§ **Challenge**
Substitute "roof rail" for "roof rack rail" throughout the lines below, and leave everything else unchanged.
--- start Entries supplied ---
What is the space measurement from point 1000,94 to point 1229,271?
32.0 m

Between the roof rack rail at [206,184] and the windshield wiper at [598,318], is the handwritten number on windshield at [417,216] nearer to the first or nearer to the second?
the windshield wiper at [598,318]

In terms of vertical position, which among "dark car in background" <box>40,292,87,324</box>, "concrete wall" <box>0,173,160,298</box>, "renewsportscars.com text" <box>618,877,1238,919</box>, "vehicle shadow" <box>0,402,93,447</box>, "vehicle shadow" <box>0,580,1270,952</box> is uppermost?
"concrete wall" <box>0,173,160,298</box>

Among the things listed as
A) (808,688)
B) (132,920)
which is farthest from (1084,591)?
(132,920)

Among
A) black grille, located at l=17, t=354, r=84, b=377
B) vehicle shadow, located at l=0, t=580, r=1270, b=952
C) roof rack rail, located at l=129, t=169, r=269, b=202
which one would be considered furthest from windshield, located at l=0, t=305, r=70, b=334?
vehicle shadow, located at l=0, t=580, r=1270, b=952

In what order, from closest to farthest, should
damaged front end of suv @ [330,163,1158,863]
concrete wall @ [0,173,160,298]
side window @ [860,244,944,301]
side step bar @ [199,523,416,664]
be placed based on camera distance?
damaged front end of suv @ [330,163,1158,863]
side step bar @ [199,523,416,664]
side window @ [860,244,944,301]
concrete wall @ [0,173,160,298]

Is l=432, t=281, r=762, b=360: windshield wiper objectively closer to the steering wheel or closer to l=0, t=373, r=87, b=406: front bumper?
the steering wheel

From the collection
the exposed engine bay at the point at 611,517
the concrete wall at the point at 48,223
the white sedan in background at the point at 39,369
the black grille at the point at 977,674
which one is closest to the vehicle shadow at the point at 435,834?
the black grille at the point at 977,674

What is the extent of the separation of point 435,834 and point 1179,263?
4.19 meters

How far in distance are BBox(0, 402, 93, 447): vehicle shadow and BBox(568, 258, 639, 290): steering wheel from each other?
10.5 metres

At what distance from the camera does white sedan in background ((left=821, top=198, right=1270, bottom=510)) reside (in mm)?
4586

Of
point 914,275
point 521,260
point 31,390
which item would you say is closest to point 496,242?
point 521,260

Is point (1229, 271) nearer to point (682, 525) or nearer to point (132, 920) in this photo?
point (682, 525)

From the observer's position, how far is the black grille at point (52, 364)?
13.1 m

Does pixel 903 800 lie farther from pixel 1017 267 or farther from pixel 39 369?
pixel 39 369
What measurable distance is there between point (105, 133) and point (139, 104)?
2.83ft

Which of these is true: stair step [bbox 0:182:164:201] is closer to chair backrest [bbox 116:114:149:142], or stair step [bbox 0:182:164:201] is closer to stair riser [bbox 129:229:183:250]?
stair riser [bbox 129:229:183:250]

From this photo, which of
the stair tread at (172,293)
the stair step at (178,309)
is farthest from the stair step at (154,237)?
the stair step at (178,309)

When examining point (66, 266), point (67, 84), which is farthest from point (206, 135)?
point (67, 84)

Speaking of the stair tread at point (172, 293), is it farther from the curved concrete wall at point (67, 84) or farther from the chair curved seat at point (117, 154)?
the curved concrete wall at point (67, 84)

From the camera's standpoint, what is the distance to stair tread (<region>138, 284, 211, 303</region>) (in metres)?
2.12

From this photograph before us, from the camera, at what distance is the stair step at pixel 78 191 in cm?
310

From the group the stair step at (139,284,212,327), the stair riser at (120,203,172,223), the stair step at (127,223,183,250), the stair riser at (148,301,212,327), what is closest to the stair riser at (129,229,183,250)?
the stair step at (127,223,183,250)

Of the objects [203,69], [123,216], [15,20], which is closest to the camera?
--- end Entries supplied ---
§ **Answer for this exercise**
What is the space measurement from point 1000,94 to point 1229,271?
32.0 m

Between the roof rail at [206,184] and the windshield wiper at [598,318], is the handwritten number on windshield at [417,216] nearer to the first or nearer to the second?
the windshield wiper at [598,318]

In terms of vertical position, which among "dark car in background" <box>40,292,87,324</box>, "concrete wall" <box>0,173,160,298</box>, "renewsportscars.com text" <box>618,877,1238,919</box>, "vehicle shadow" <box>0,402,93,447</box>, "vehicle shadow" <box>0,580,1270,952</box> is uppermost?
"concrete wall" <box>0,173,160,298</box>

Among the things listed as
A) (808,688)
B) (132,920)
which is farthest from (1084,591)?
(132,920)

Among
A) black grille, located at l=17, t=354, r=84, b=377
B) vehicle shadow, located at l=0, t=580, r=1270, b=952
C) roof rail, located at l=129, t=169, r=269, b=202
which one would be considered furthest from windshield, located at l=0, t=305, r=70, b=334?
vehicle shadow, located at l=0, t=580, r=1270, b=952

In what order, from closest to farthest, should
damaged front end of suv @ [330,163,1158,863]
concrete wall @ [0,173,160,298]
side window @ [860,244,944,301]
side step bar @ [199,523,416,664]
be placed based on camera distance?
damaged front end of suv @ [330,163,1158,863]
side step bar @ [199,523,416,664]
side window @ [860,244,944,301]
concrete wall @ [0,173,160,298]

Is l=432, t=281, r=762, b=360: windshield wiper objectively closer to the steering wheel or closer to l=0, t=373, r=87, b=406: front bumper?
the steering wheel

From the collection
the exposed engine bay at the point at 611,517
the concrete wall at the point at 48,223
the white sedan in background at the point at 39,369
the black grille at the point at 977,674
which one is closest to the vehicle shadow at the point at 435,834?
the black grille at the point at 977,674

What is the extent of the separation of point 435,834 and point 1179,263?
4.19 meters

How far in distance are BBox(0, 402, 93, 447): vehicle shadow and BBox(568, 258, 639, 290): steering wheel from each other?
10.5 metres

At what distance from the camera does white sedan in background ((left=821, top=198, right=1270, bottom=510)) reside (in mm)?
4586

Of
point 914,275
point 521,260
point 31,390
which item would you say is closest to point 496,242?
point 521,260

Is point (1229, 271) nearer to point (682, 525) or nearer to point (132, 920) in this photo?
point (682, 525)

From the observer's position, how far is the black grille at point (52, 364)?
13.1 m

Does pixel 903 800 lie farther from pixel 1017 267 or farther from pixel 39 369?
pixel 39 369
What measurable distance is there between point (105, 133) and point (139, 104)?
2.83ft

Which of these is true: stair step [bbox 0:182:164:201] is closer to chair backrest [bbox 116:114:149:142], or stair step [bbox 0:182:164:201] is closer to stair riser [bbox 129:229:183:250]?
stair riser [bbox 129:229:183:250]

From this photo, which of
the stair tread at (172,293)
the stair step at (178,309)
is farthest from the stair step at (154,237)?
the stair step at (178,309)

When examining point (66, 266), point (67, 84), which is farthest from point (206, 135)?
point (67, 84)

Speaking of the stair tread at point (172, 293), is it farther from the curved concrete wall at point (67, 84) or farther from the chair curved seat at point (117, 154)?
the curved concrete wall at point (67, 84)

From the camera's standpoint, what is the distance to stair tread (<region>138, 284, 211, 303</region>) (in metres)?
2.12

From this photograph before us, from the camera, at what distance is the stair step at pixel 78 191 in cm?
310

From the group the stair step at (139,284,212,327), the stair riser at (120,203,172,223), the stair step at (127,223,183,250), the stair riser at (148,301,212,327), what is closest to the stair riser at (129,229,183,250)?
the stair step at (127,223,183,250)

Of the objects [203,69], [123,216], [15,20], which is closest to the camera?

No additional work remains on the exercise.